What you pay also depends on where you live. Medicare reimbursement for cardiothoracic procedures, including valve surgery, varies meaningfully by state. Over the past decade, valvular procedure reimbursements have decreased by an average of about 22% nationally, but the degree of change differs by region. States like Illinois, Kansas, and Wyoming saw the steepest reimbursement declines (over 3% annually), while Puerto Rico, Louisiana, and Alabama experienced minimal change. These reimbursement differences affect what hospitals charge and what patients owe out of pocket, so the same procedure can cost substantially more in one state than another.

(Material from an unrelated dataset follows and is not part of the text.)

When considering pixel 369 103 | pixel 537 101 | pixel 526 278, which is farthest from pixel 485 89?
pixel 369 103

What Insurance Typically Covers

Medicare covers heart valve replacement surgery, including both TAVR and open surgery, across all patient risk categories. Most private insurance plans also cover valve replacement when it’s deemed medically necessary, though out-of-pocket costs depend heavily on your specific plan’s deductible, coinsurance, and out-of-pocket maximum. Under Original Medicare, patients generally pay 20% of the approved amount after meeting their deductible, which for a $58,000 to $70,000 procedure could mean $10,000 or more before supplemental coverage kicks in.

For uninsured patients, the full cost of valve replacement, including pre-operative testing, the surgery itself, hospital recovery, and rehabilitation, can realistically reach $75,000 to $100,000 or more. Many hospitals offer financial assistance programs or payment plans, and some negotiate lower rates for self-pay patients, but the financial burden remains substantial without coverage.